Baron Raglan, of Raglan in the County of Monmouth, is a title in the Peerage of the United Kingdom. It was created on 20 October 1852 for the military commander Lord FitzRoy Somerset, chiefly remembered as commander of the British troops during the Crimean War.

==History==
The title was created for Lord FitzRoy Somerset, the youngest son of Henry Somerset, 5th Duke of Beaufort (see Duke of Beaufort for earlier history of the family). His second but eldest surviving son, the second Baron, served as a Lord-in-waiting (government whip in the House of Lords) from 1866 to 1868 in the Conservative administrations of the Earl of Derby and Benjamin Disraeli. He was succeeded by his son, the third Baron. He held office as Under-Secretary of State for War between 1900 and 1902 in the Conservative government of Lord Salisbury. His eldest son, the fourth Baron, was a soldier and also served as Lord Lieutenant of Monmouthshire. The fifth Baron was active in the House of Lords but lost his seat in the upper chamber of parliament after the passing of the House of Lords Act 1999. As of 2025, the title is held by the sixth Baron's grandson, who succeeded in that year.

Like their Beaufort relatives, the Barons of Raglan can boast an unbroken line of male (but illegitimate) descent from Henry II and the earliest Plantagenets.

The family seat was Cefntilla Court, Llandenny in Monmouthshire.

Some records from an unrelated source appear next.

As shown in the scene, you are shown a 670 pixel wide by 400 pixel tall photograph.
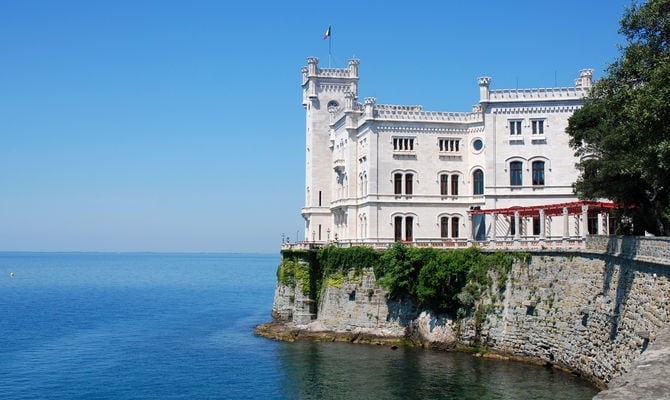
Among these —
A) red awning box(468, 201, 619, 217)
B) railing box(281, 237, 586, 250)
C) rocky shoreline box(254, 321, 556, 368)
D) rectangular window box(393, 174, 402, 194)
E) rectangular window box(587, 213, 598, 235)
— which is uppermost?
rectangular window box(393, 174, 402, 194)

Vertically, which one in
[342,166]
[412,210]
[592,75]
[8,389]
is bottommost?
[8,389]

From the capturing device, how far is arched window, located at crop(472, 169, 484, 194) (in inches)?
2655

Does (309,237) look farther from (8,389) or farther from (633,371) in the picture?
(633,371)

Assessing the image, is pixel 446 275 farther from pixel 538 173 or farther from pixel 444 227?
pixel 538 173

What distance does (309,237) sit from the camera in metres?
82.2

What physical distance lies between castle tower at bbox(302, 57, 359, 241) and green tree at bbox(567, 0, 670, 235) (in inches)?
1534

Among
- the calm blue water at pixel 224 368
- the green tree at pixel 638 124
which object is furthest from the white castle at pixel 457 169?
the calm blue water at pixel 224 368

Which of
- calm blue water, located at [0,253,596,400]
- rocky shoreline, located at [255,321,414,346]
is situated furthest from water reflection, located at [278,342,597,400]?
rocky shoreline, located at [255,321,414,346]

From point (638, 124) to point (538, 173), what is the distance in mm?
31536

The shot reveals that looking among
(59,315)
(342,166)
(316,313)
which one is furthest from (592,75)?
(59,315)

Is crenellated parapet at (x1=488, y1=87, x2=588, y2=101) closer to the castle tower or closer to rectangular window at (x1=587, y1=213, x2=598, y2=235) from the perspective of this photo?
rectangular window at (x1=587, y1=213, x2=598, y2=235)

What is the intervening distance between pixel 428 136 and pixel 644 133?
35790 mm

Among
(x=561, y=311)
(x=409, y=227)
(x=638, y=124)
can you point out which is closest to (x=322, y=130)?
(x=409, y=227)

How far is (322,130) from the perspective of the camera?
80312 mm
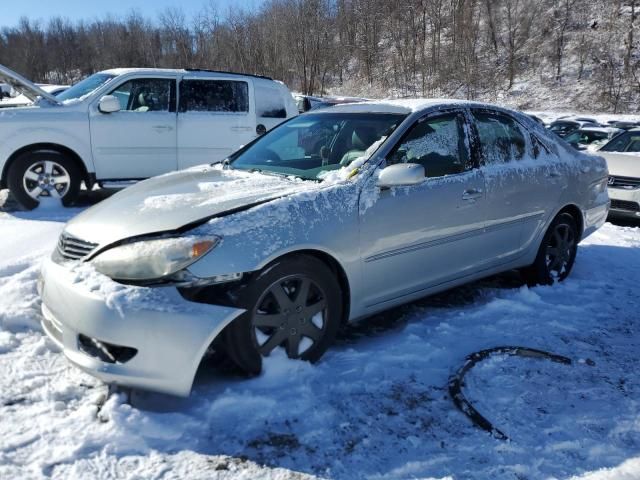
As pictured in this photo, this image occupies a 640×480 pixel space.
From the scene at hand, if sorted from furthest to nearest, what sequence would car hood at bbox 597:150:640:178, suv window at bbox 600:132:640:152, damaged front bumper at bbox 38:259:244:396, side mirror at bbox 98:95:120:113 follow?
suv window at bbox 600:132:640:152, car hood at bbox 597:150:640:178, side mirror at bbox 98:95:120:113, damaged front bumper at bbox 38:259:244:396

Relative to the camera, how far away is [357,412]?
2773 mm

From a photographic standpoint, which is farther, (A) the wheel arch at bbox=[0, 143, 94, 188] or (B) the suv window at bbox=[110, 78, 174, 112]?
(B) the suv window at bbox=[110, 78, 174, 112]

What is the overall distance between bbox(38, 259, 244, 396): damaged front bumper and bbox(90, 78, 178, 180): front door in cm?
484

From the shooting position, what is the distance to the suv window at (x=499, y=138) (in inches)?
166

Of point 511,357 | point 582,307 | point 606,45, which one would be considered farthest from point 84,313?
point 606,45

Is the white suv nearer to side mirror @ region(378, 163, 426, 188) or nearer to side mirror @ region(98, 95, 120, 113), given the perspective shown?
side mirror @ region(98, 95, 120, 113)

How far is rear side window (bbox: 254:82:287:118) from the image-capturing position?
320 inches

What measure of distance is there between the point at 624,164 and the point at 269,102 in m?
5.44

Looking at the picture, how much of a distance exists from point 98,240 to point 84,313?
41 cm

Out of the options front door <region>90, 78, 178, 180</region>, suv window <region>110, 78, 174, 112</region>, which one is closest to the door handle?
front door <region>90, 78, 178, 180</region>

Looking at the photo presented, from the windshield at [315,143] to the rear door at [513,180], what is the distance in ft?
Result: 2.89

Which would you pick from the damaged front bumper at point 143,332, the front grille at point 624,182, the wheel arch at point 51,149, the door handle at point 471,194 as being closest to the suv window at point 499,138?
the door handle at point 471,194

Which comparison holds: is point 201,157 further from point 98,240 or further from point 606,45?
point 606,45

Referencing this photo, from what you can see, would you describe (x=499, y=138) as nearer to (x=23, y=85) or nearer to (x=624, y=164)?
(x=624, y=164)
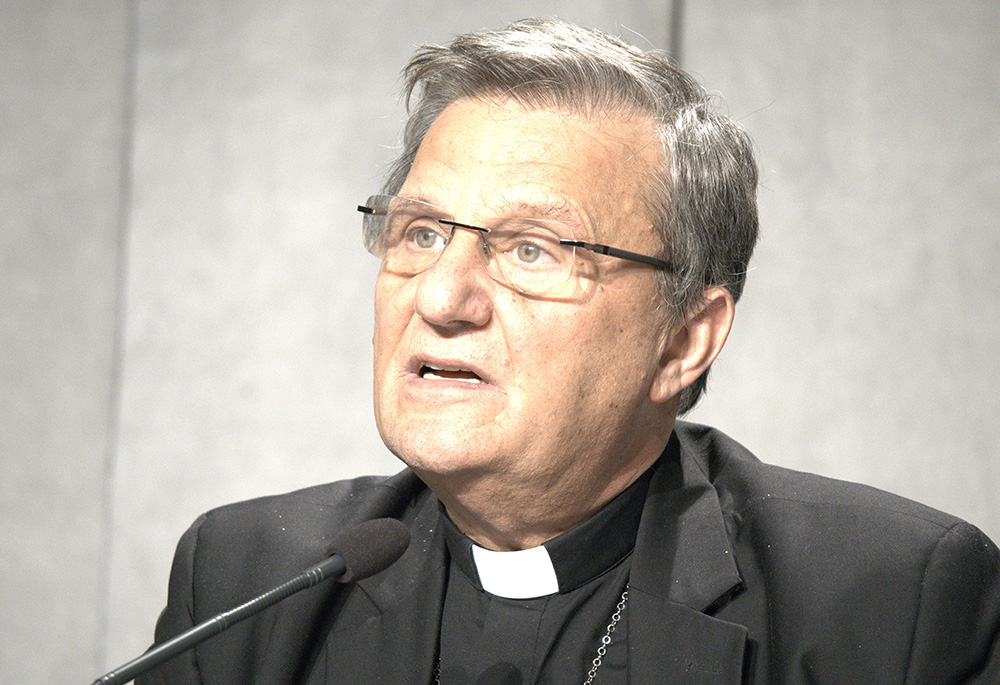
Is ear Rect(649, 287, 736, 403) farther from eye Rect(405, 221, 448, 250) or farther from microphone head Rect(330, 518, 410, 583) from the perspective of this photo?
microphone head Rect(330, 518, 410, 583)

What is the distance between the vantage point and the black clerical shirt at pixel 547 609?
1686 millimetres

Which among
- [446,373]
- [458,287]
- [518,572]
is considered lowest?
[518,572]

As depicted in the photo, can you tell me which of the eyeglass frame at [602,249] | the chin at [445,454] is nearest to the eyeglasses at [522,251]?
the eyeglass frame at [602,249]

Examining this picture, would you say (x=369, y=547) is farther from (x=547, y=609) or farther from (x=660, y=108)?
(x=660, y=108)

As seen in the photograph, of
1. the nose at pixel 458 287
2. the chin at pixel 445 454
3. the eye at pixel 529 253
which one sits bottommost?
the chin at pixel 445 454

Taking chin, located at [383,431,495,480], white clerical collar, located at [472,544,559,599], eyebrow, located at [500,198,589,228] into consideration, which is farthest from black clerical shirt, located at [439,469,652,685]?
eyebrow, located at [500,198,589,228]

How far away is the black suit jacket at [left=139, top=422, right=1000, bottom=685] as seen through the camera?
156cm

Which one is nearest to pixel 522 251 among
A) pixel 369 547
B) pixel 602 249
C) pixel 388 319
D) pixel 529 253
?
pixel 529 253

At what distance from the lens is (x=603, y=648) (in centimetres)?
169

An inscription over the porch dated 1858 reads: "This house with 238 acres of land was purchased by 1623 of the friends, admirers and comrades in arms of the late Field Marshal Lord Raglan GCB and presented by them to his son and his heirs for ever in a lasting memorial of affectionate regard and respect". Memorials to a number of members of the Raglan branch of the Somerset family can be seen in St John's Church, the parish church of Llandenny.

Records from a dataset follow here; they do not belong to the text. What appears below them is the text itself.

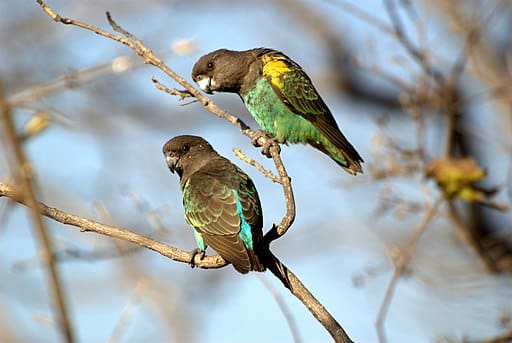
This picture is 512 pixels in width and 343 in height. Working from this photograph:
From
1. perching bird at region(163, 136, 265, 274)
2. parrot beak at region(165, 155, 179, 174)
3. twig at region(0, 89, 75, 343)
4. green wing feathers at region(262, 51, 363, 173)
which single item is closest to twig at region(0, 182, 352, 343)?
perching bird at region(163, 136, 265, 274)

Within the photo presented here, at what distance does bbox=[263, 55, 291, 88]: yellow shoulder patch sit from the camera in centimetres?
616

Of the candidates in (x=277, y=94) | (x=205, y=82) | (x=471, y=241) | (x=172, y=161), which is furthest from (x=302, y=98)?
(x=471, y=241)

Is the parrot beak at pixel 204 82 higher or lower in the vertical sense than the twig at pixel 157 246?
higher

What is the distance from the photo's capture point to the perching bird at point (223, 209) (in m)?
4.39

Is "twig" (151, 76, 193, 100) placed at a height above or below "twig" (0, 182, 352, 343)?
above

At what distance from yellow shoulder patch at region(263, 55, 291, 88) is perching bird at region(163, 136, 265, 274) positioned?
0.88m

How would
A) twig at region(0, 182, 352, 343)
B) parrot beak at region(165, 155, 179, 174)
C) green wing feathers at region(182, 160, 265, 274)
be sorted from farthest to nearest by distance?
parrot beak at region(165, 155, 179, 174) → green wing feathers at region(182, 160, 265, 274) → twig at region(0, 182, 352, 343)

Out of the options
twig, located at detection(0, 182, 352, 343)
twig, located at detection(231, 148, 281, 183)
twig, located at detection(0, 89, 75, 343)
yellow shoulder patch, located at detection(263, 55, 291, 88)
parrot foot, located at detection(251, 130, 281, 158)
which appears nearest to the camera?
twig, located at detection(0, 89, 75, 343)

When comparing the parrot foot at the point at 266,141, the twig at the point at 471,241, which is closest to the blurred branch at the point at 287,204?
the parrot foot at the point at 266,141

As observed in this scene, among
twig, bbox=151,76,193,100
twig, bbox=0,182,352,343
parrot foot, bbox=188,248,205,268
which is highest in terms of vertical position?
twig, bbox=151,76,193,100

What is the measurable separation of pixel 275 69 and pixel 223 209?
1.81 meters

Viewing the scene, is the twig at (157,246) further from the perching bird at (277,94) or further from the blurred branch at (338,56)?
the blurred branch at (338,56)

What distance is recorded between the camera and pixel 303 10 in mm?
14727

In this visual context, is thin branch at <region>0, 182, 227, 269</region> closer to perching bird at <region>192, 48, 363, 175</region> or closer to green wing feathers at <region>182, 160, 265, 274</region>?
green wing feathers at <region>182, 160, 265, 274</region>
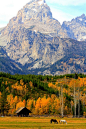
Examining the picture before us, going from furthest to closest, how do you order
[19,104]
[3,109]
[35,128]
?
[19,104], [3,109], [35,128]

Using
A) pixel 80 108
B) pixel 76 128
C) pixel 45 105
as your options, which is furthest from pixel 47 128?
pixel 45 105

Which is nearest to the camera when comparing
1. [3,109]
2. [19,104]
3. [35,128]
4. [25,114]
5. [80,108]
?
[35,128]

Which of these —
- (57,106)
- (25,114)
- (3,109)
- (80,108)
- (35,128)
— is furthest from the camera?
(57,106)

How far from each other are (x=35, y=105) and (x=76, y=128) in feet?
362

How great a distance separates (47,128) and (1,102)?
84.2 m

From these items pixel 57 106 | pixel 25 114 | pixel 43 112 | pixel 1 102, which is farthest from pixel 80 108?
pixel 1 102

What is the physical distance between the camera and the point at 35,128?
49.3m

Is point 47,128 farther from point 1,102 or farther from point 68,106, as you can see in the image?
point 68,106

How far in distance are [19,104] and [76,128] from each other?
114 m

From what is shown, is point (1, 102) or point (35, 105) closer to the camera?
point (1, 102)

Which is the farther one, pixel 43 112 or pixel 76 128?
pixel 43 112

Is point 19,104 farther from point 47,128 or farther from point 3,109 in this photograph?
point 47,128

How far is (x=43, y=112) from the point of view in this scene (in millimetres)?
155625

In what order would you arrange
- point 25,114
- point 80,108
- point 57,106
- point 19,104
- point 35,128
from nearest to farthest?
point 35,128, point 25,114, point 80,108, point 57,106, point 19,104
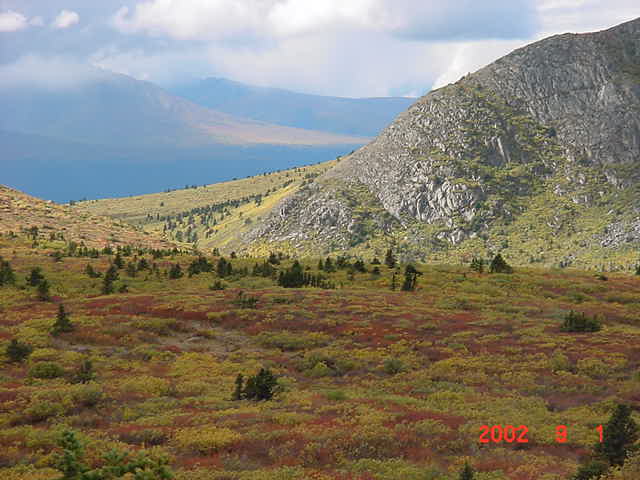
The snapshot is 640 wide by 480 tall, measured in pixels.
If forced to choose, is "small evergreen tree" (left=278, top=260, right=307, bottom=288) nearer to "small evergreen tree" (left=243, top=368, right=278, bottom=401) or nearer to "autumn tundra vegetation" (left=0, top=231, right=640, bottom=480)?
"autumn tundra vegetation" (left=0, top=231, right=640, bottom=480)

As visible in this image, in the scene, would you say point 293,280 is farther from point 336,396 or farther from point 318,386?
point 336,396

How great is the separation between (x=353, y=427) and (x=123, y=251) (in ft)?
323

The fifth baron willed Cefntilla to a nephew, the son of his sister, and not to the heirs of the barony, a decision which was contested. During the legal dispute, the Honourable Arthur Somerset, son and heir of the new Baron, died suddenly on 25 July 2012. The dispute was subsequently settled and Cefntilla sold.

==Barons Raglan (1852)==
- FitzRoy James Henry Somerset, 1st Baron Raglan (1788–1855)
- Richard Henry FitzRoy Somerset, 2nd Baron Raglan (1817–1884)
- George FitzRoy Henry Somerset, 3rd Baron Raglan (1857–1921)
- FitzRoy Richard Somerset, 4th Baron Raglan (1885–1964)
- FitzRoy John Somerset, 5th Baron Raglan (1927–2010)
- Geoffrey Somerset, 6th Baron Raglan (1932–2025)
- Iñigo Arthur Fitzroy Somerset, 7th Baron Raglan (born 2004).

The heir presumptive is the current holder's brother Ivo Geoffrey Arthur Tarsus Somerset (born 2007).